In everyday life, decisions to act are often initiated spontaneously, without any specific external imperative indicating whether or when to perform an action. The neural origins of spontaneous self-initiated actions and their relation to conscious intentions pose a challenging problem for basic neuroscience research as well as for the engineering of neuro-prosthetic devices (brain-computer interfaces, or BCIs). How do spontaneous decisions-to-act emerge from the tangled complexity of the brain, and what determines whether and when an action is initiated - especially in the face of absent, incomplete, or noisy evidence?
Recent work has introduced formal computational models to the study of self-initiated action, and used them to account for the slow buildup of neural activity that is known to precede self-initiated actions. This buildup, primarily found in pre-motor areas of the brain, evolves over the last one second or so before movement and is called the Bereitschaftspotential or “readiness potential” (RP). The RP has always been presumed to reflect a process of “planning and preparation for movement”. The RP became a source of controversy when, in the 1980s, Benjamin Libet argued that the conscious decision to act came about 300 ms or more *after* the onset of the RP. This was widely taken to imply that the brain had already “decided” to initiate the action well before one became conscious of having decided, casting doubt on our intuitions about conscious volition (the conscious decision should come first).
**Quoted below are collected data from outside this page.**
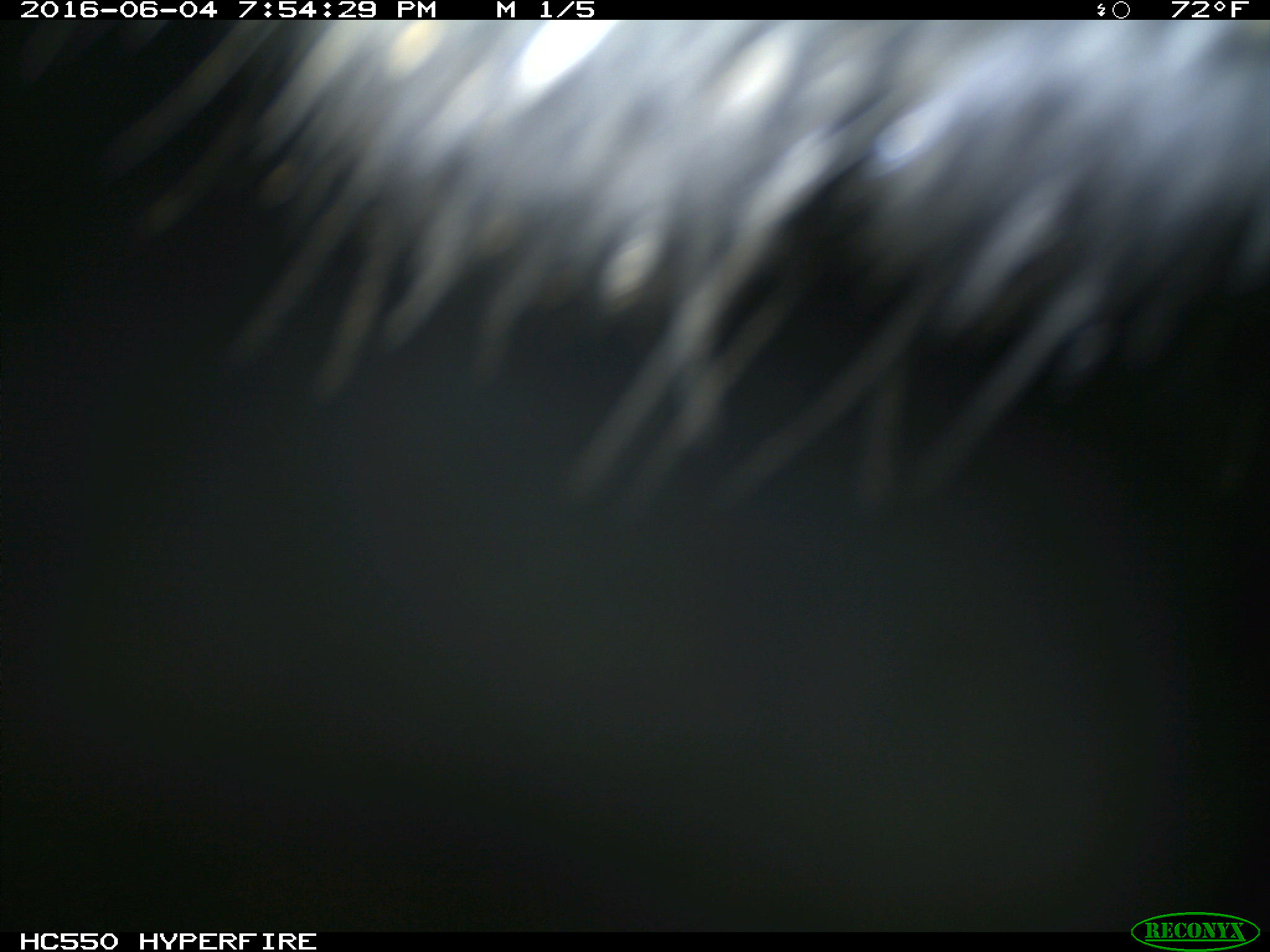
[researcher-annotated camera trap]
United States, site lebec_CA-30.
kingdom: Animalia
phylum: Chordata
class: Mammalia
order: Artiodactyla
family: Bovidae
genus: Bos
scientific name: Bos taurus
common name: domestic cow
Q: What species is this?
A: Bos taurus (domestic cow).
The introduction of computational models to this field of research exposed a very different interpretation of the RP: According to the “stochastic decision model”, when the external imperative to produce a movement is weak, as is the case in the kind of experiment that Libet performed, then the precise moment at which the decision threshold is crossed leading to movement is partly determined by ongoing sub-threshold fluctuations in brain activity. Time locking to movement onset ensures that these slow fluctuations are recovered in the event-locked average in the form of a gradual buildup. By this account, the real decision may come about near the end of the RP (quite close to the onset of movement) rather than at the onset of the RP, allowing for the possibility that the decision to initiate movement and the conscious feeling of having decided come about at the same time. This new interpretation of the RP is important in large part because of the significance that attaches itself to the topics of “free will” and personal responsibility, but also because it gives us a promising new vantage point from which to approach the study of volition and self-initiated action.
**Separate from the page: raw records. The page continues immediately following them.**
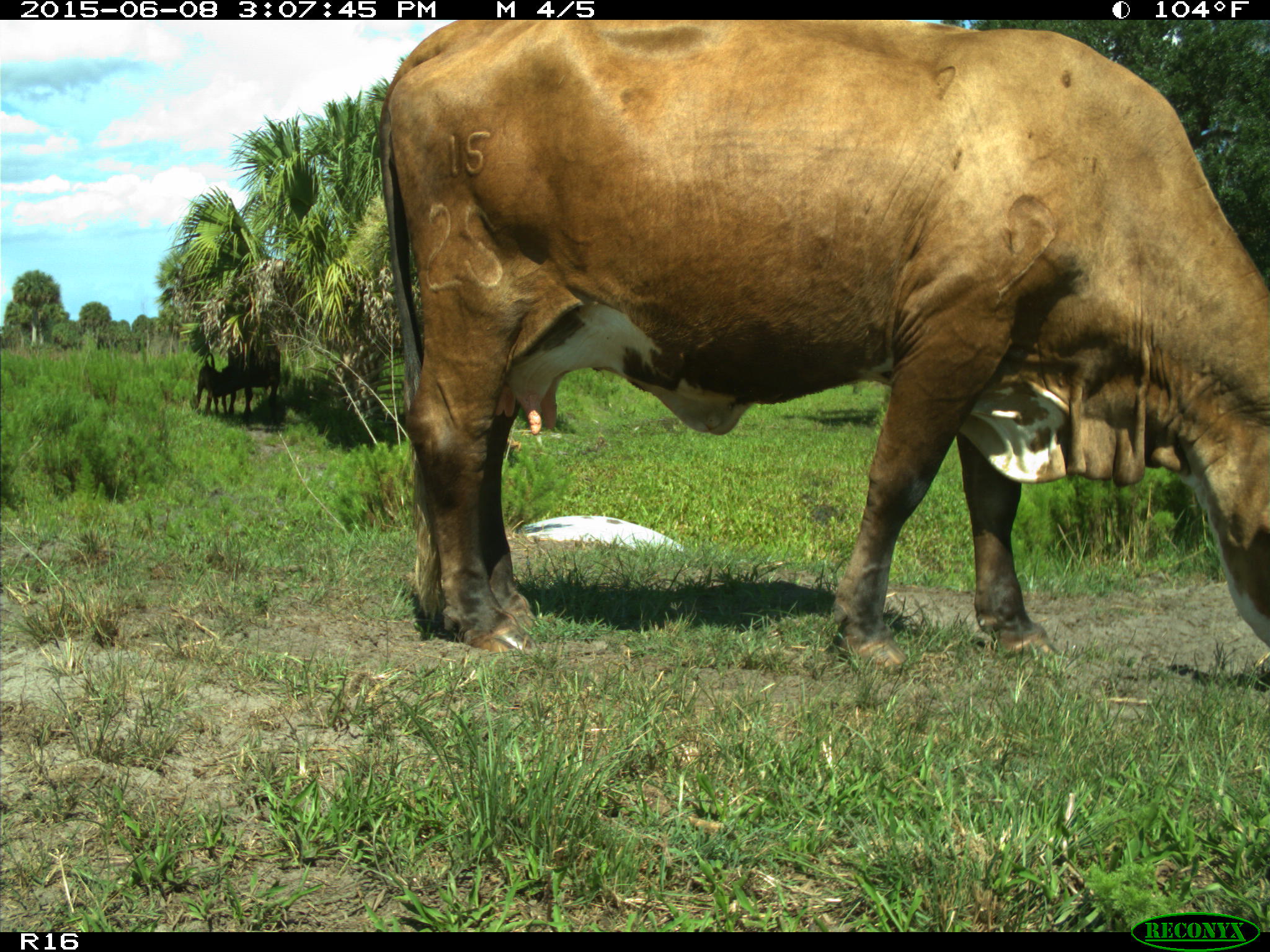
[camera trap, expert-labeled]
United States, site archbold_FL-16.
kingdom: Animalia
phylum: Chordata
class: Mammalia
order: Artiodactyla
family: Bovidae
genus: Bos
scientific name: Bos taurus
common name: domestic cow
The overall objectives of the project are the following:
• Develop a new variant of the stochastic decision model that accounts for the spectral properties of neural data.
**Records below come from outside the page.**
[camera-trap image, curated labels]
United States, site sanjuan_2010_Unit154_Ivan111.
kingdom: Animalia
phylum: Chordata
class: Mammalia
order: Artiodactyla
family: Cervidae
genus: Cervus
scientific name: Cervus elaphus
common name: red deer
• Test specific divergent predictions that emerge depending on whether the early tail of the RP is modelled as the output or the stochastic input to the accumulator.
• Use machine-learning to map the time course of movement-preceding neural activity that is specifically and causally related to the initiation of movement.
• Refine the brain-behavior forecasting methodology and use it to determine the causal relationship between known antecedents of uncued movement and the fact of performing the movement.
• Determine the precise relationship between the readiness potential, the lateralized readiness potential, spontaneous fluctuations in cortical activity, and cortical mechanisms of evidence accumulation.
• Empirically probe deeper questions of causality and spontaneity through two high-risk / high-gain experiments.